§ **EXERCISE DIRECTIONS**:
Return all of the lines below exactly as they are.

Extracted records
BEGIN
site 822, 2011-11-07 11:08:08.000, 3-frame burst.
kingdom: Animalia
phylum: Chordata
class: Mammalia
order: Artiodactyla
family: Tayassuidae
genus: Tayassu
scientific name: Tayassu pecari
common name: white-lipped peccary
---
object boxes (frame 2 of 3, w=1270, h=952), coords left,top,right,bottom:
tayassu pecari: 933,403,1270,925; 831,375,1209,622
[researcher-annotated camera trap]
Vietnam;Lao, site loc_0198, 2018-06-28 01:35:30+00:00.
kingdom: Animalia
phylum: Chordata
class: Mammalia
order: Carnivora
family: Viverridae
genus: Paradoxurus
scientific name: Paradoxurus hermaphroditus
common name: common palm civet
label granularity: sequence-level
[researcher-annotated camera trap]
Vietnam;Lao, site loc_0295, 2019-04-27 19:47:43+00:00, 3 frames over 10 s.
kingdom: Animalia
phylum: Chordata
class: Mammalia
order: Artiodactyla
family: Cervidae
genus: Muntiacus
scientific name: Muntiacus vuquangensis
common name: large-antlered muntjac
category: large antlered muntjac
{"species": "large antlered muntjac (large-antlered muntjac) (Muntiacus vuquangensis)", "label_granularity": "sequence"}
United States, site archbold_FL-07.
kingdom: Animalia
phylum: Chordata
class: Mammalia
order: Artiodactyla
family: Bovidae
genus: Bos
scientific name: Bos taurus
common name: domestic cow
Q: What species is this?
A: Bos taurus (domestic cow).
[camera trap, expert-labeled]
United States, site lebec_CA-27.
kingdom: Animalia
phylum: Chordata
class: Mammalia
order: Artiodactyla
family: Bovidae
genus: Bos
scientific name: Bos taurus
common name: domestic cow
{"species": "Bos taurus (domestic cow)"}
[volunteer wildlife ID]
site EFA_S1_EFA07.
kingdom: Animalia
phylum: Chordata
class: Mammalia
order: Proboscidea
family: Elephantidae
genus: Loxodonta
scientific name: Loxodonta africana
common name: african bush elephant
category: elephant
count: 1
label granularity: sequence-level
END
§ **SOLUTION TO THE EXERCISE**:
site 822, 2011-11-07 11:08:08.000, 3-frame burst.
kingdom: Animalia
phylum: Chordata
class: Mammalia
order: Artiodactyla
family: Tayassuidae
genus: Tayassu
scientific name: Tayassu pecari
common name: white-lipped peccary
---
object boxes (frame 2 of 3, w=1270, h=952), coords left,top,right,bottom:
tayassu pecari: 933,403,1270,925; 831,375,1209,622
[researcher-annotated camera trap]
Vietnam;Lao, site loc_0198, 2018-06-28 01:35:30+00:00.
kingdom: Animalia
phylum: Chordata
class: Mammalia
order: Carnivora
family: Viverridae
genus: Paradoxurus
scientific name: Paradoxurus hermaphroditus
common name: common palm civet
label granularity: sequence-level
[researcher-annotated camera trap]
Vietnam;Lao, site loc_0295, 2019-04-27 19:47:43+00:00, 3 frames over 10 s.
kingdom: Animalia
phylum: Chordata
class: Mammalia
order: Artiodactyla
family: Cervidae
genus: Muntiacus
scientific name: Muntiacus vuquangensis
common name: large-antlered muntjac
category: large antlered muntjac
{"species": "large antlered muntjac (large-antlered muntjac) (Muntiacus vuquangensis)", "label_granularity": "sequence"}
United States, site archbold_FL-07.
kingdom: Animalia
phylum: Chordata
class: Mammalia
order: Artiodactyla
family: Bovidae
genus: Bos
scientific name: Bos taurus
common name: domestic cow
Q: What species is this?
A: Bos taurus (domestic cow).
[camera trap, expert-labeled]
United States, site lebec_CA-27.
kingdom: Animalia
phylum: Chordata
class: Mammalia
order: Artiodactyla
family: Bovidae
genus: Bos
scientific name: Bos taurus
common name: domestic cow
{"species": "Bos taurus (domestic cow)"}
[volunteer wildlife ID]
site EFA_S1_EFA07.
kingdom: Animalia
phylum: Chordata
class: Mammalia
order: Proboscidea
family: Elephantidae
genus: Loxodonta
scientific name: Loxodonta africana
common name: african bush elephant
category: elephant
count: 1
label granularity: sequence-level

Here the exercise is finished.